Is “Bidencare” next?
Biden said he has big plans to build on top of the law so others can access health care. However, it can be a challenge to do a lot in Congress, as both chambers face little room for maneuver in both directions in running the party.
While the former vice president said he plans to introduce a public option called “Bidencare,” few think he will be able to persuade Republicans to buy into such a plan.
He is more likely to try to undo some of the Trump administration’s efforts to undermine the ACA instead, while also looking at ways to lure dozens of states that have rejected Medicaid expansion.
The stalemate is largely due to the governments of Republican-controlled states that refused largely free federal funding for Medicaid expansion for ideological reasons around budget spending and its relationship with the Obama administration.
But Benjamin Sommers, a professor of health policy and economics at Harvard TH Chan School of Public Health, says these states are rejecting the economic benefits offered by the federal government.
States did not have to cut any programs and saw huge economic benefits when they decided to expand, a June analysis concluded in the New England Journal of Medicine concluded.
“This is a victory for the state budget and clearly for patients,” – he said. “And if we take it all together, it can be seen that Medicaid is not only a public health investment at a time of an epidemic, but also a kind of stimulus to the local and state economy.”
While 12 states continue to reject the expansion of Medicaid, which is likely to provide health insurance for 2 million people, voters in Missouri and Oklahoma, both considered conservative states, have chosen to exercise the option this year through a voting initiative, apparently proving that ACAs are generally popular.
Biden is expected to try to find a way to encourage the remaining 12 states to expand, which would largely benefit members of the working poor, but that may take some time.

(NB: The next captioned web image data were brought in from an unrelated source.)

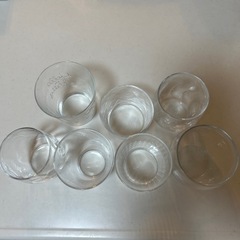 グラス7個セット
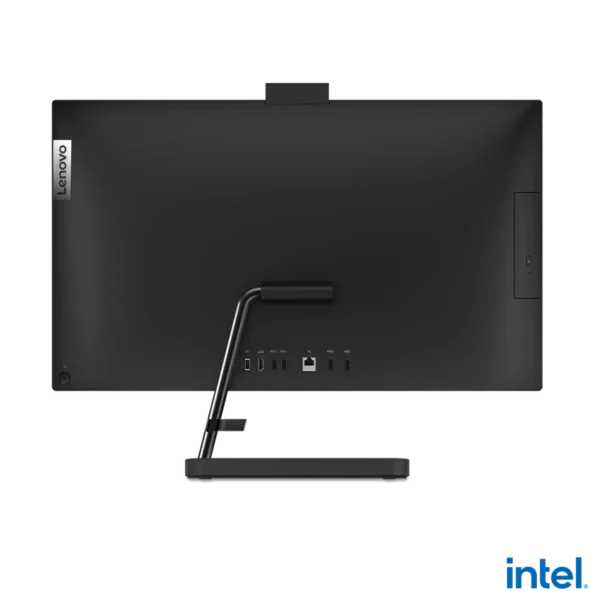 Lenovo IdeaCentre 3 Intel® Core™ i7 i7-1260P 68.6 cm (27″) 1920 x 1080 pixels All-in-One PC 16 GB DDR4-SDRAM 512 GB SSD Windows 11 Home Wi-Fi 6 (802.11ax) Black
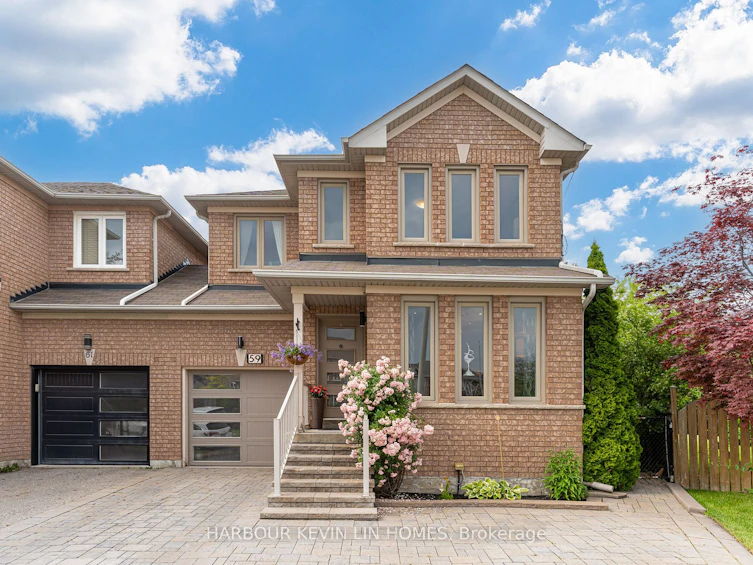 59 Waterton Crescent, Richmond Hill, ON, L4B 4L2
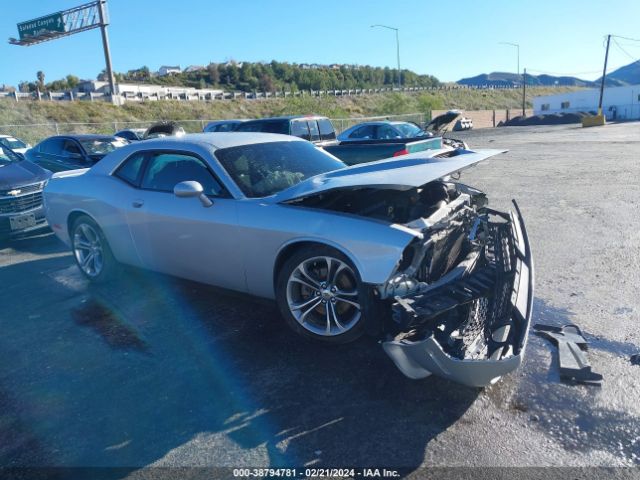 DODGE CHALLENGER 2020 2c3cdzbt1lh138454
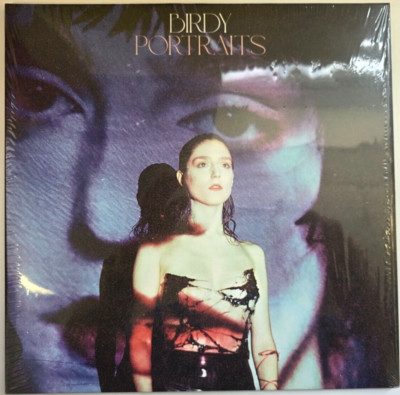 Birdy - Portraits LP Album Schallplatte 2023 Pop Rock auf Warner schwarz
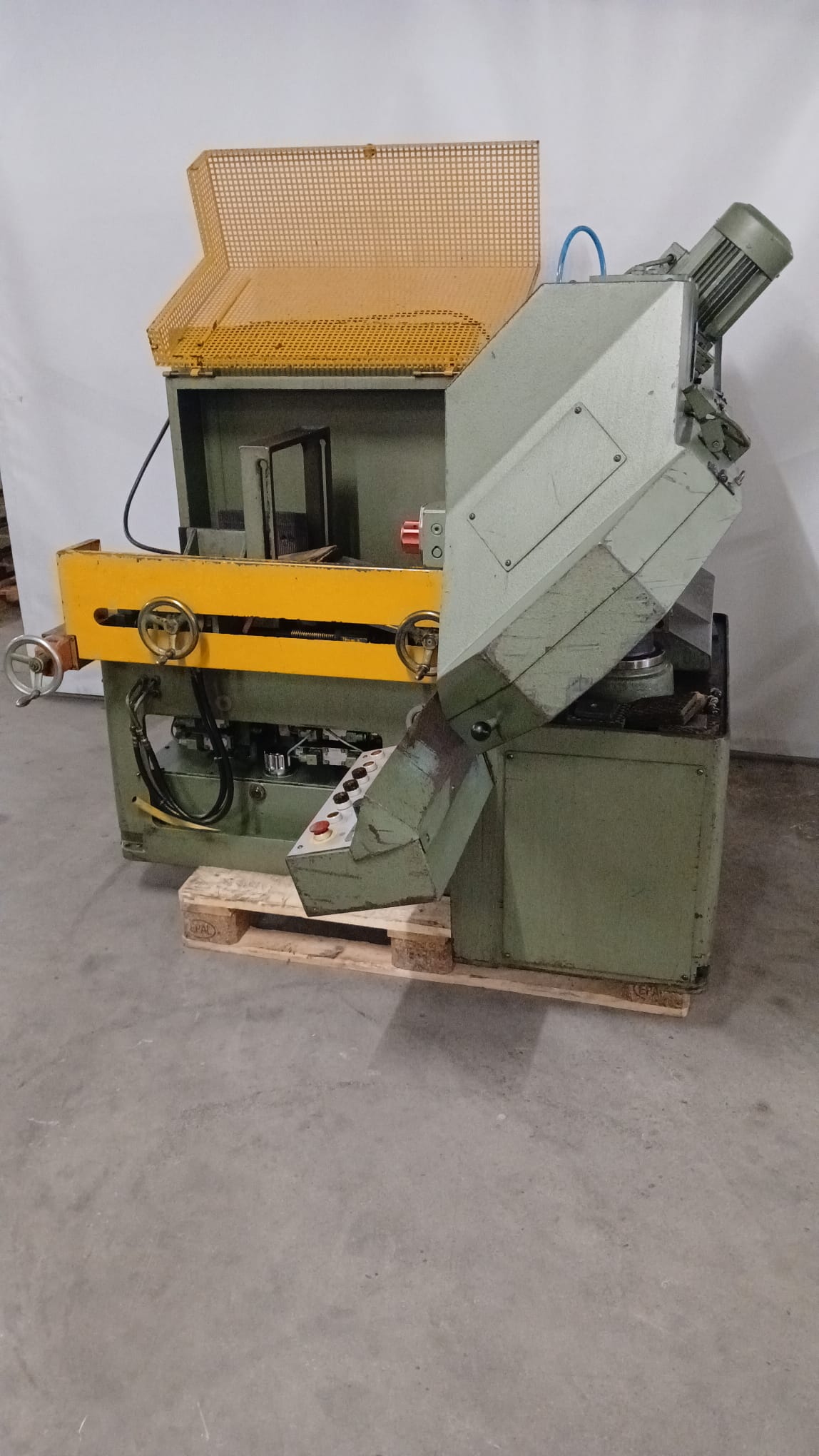 New And Used Machine Tools & Equipment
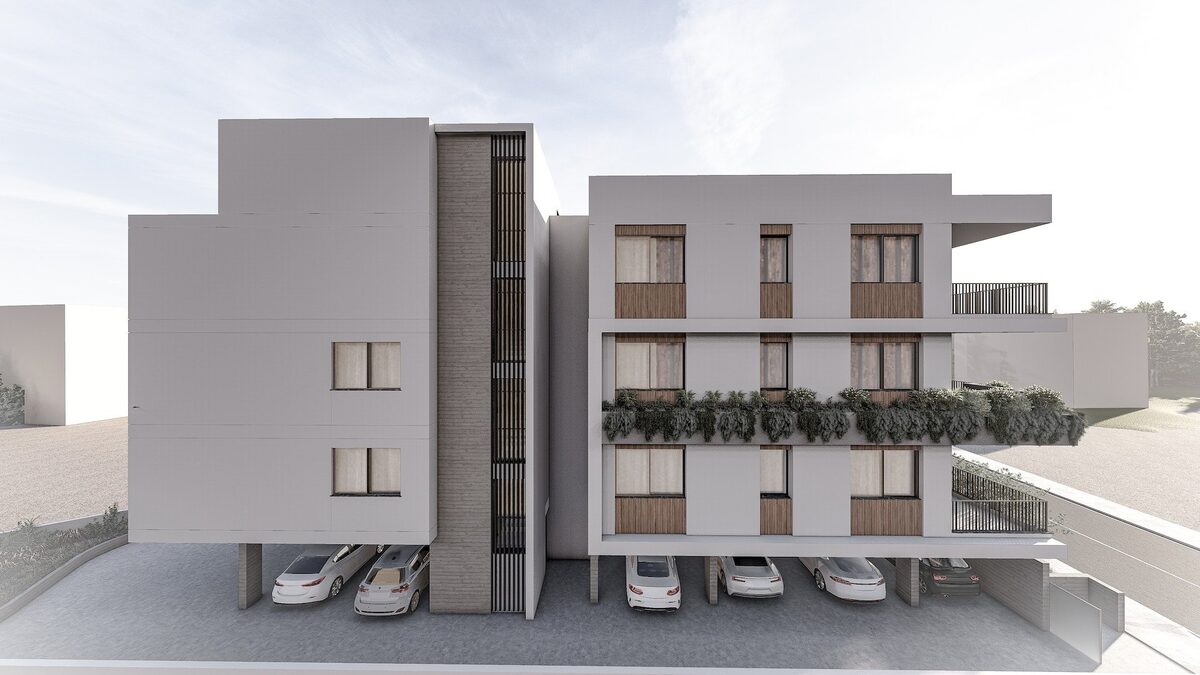 Квартира з 1 спальнею, 51.00м² в polemidia, Кіпр [ID: 0602-240571]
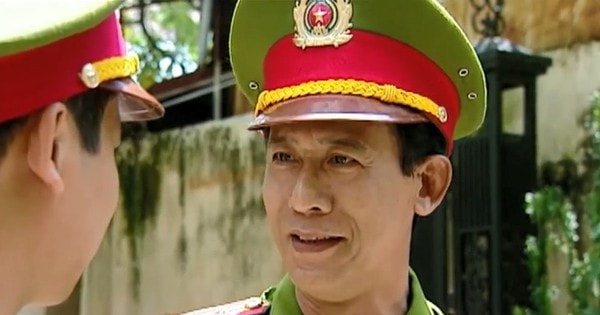 Diễn viên Văn Báu chuyên vai lãnh đạo công an bất ngờ trở lại màn ảnh ở tuổi 73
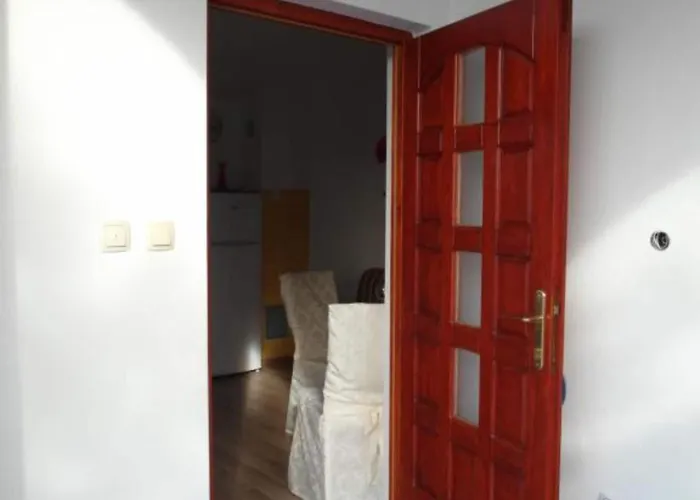 One Bedroom With Terrace Appartement Šibenik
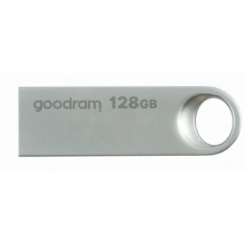Flash memory Goodram UNO3 128GB Silver
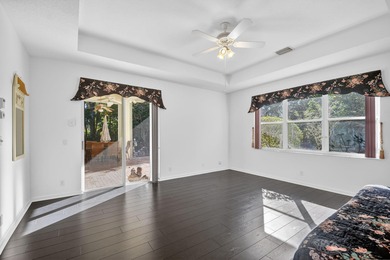 Located on an exceptional corner lot, this magnificent BAYVIEW on Wycliffe Golf and Country Club in Florida - for sale on GolfHomes.com, golf home, golf lot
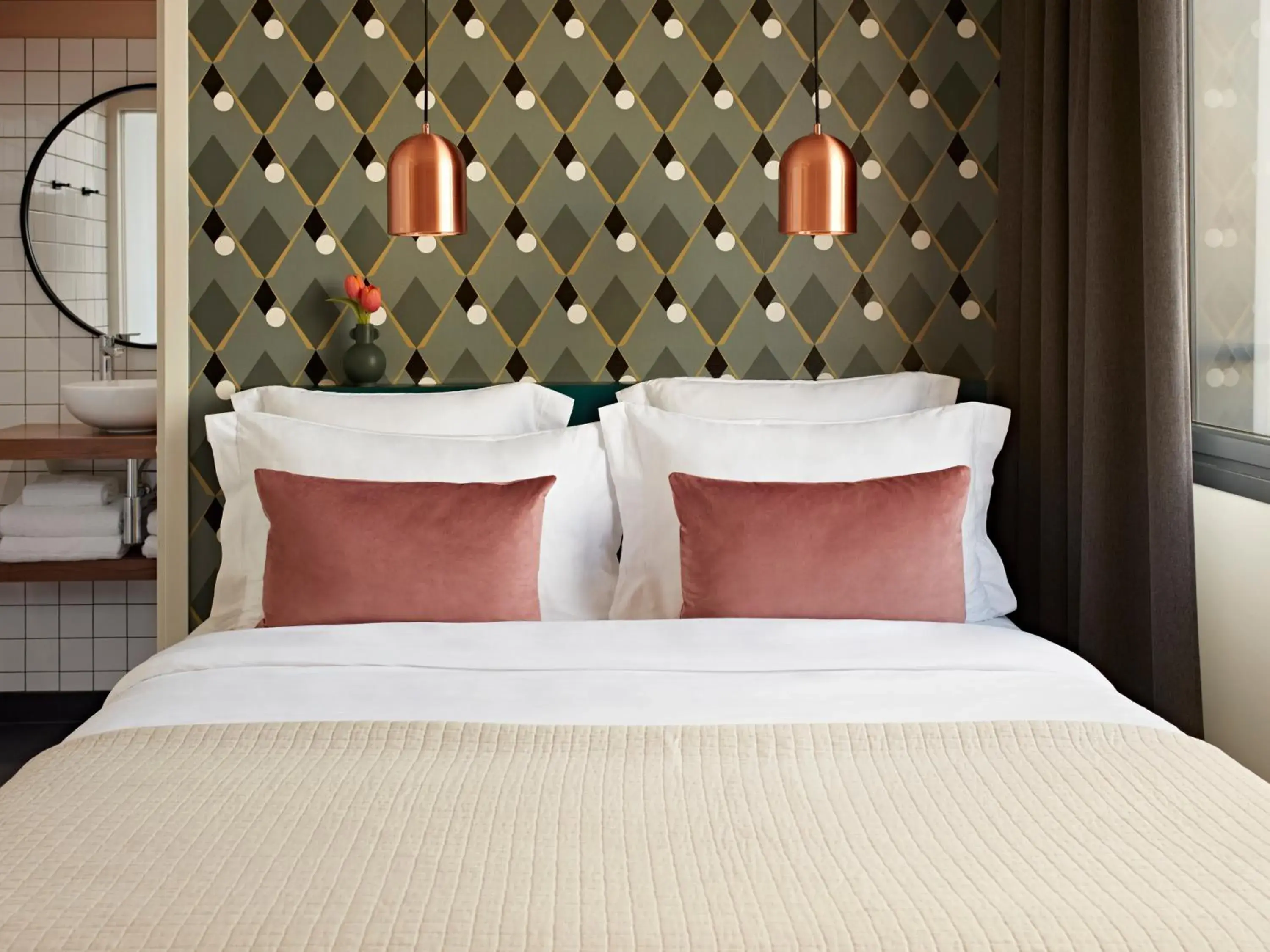 Bed in YAYS Paris Issy by Numa Bed in YAYS Paris Issy by Numa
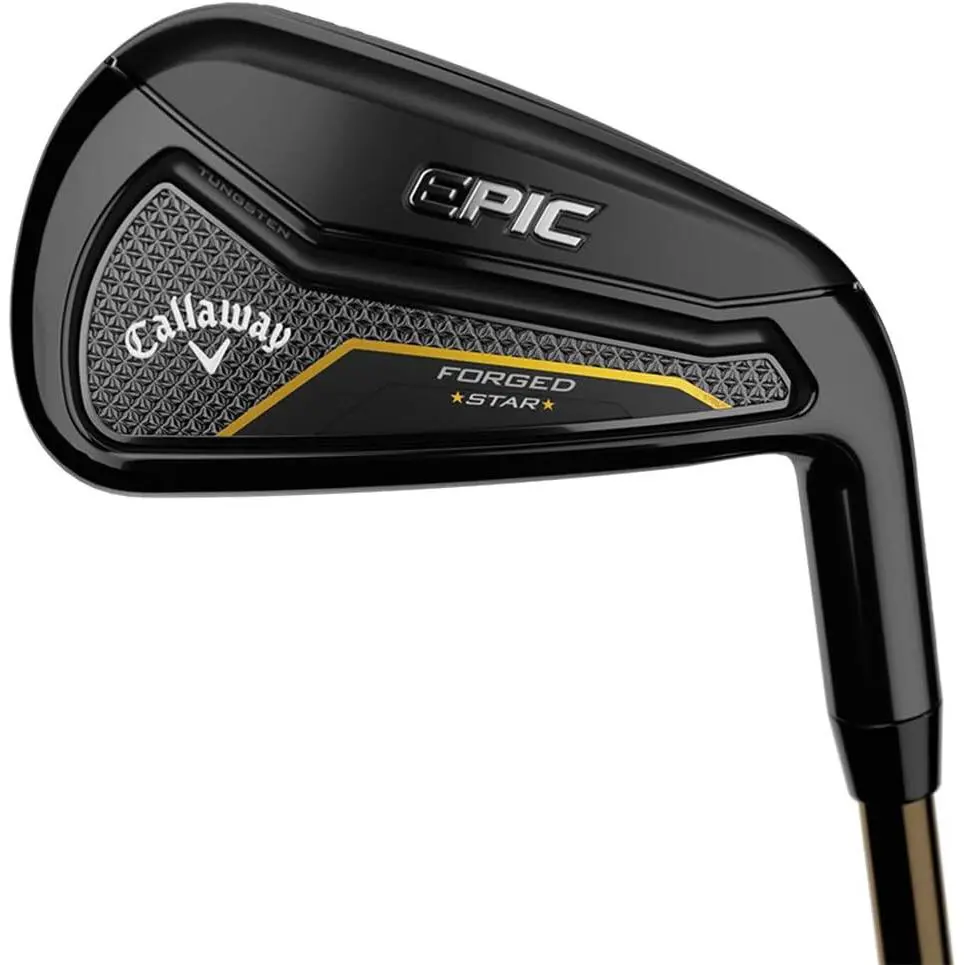 Callaway  - Epic Forged Star - Epic Forged Star - Black 1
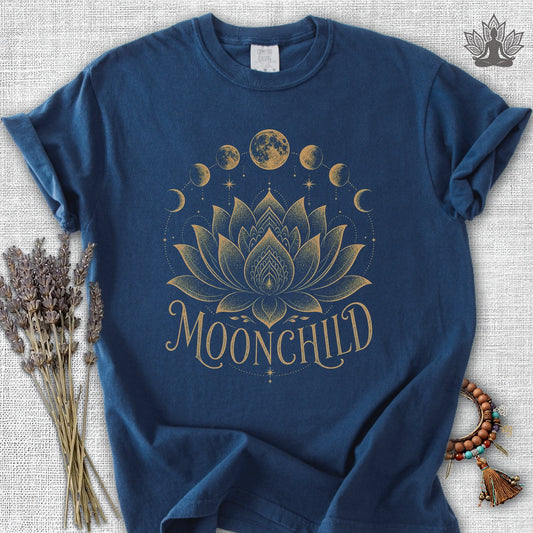 Moonchild Lotus Comfort Colors® Tee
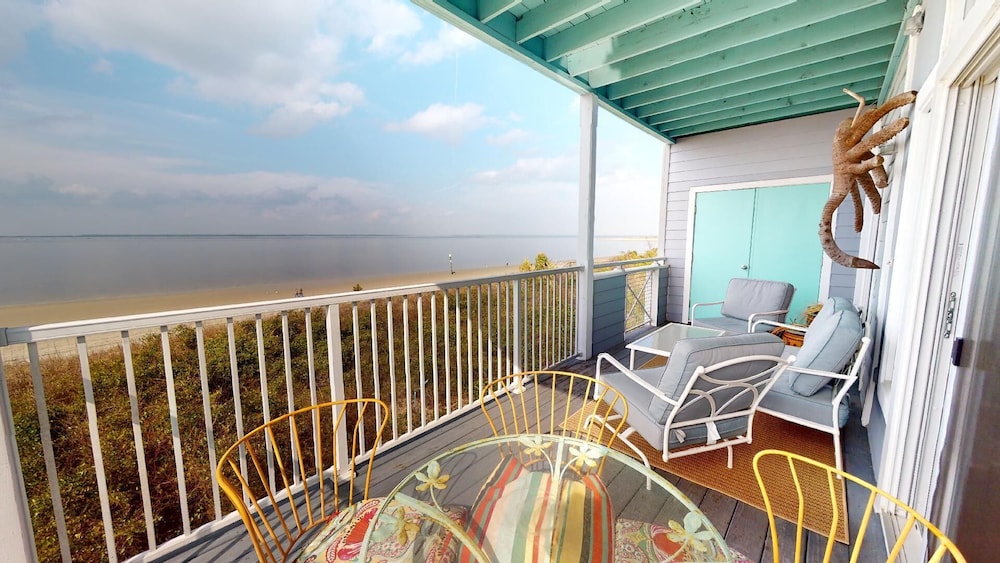 Bay View Villas 2 by Tybee Vacation Rentals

According to the Pope, it is inevitable that states will eventually sign themselves. He noted that it took nearly 20 years for all states to accept Medicaid after Lyndon B. Johnson signed the law as part of his “War on Poverty”.
“From a state standpoint, it’s a pretty good deal,” Pope said. “They get $ 9 from the federal government for every dollar they spend themselves. So I guess everyone assumes he’ll end up taking it, but the question is, how much does the Democratic House, the Biden administration, and the evenly divided Senate put some extra money on the table to move the needle in that direction?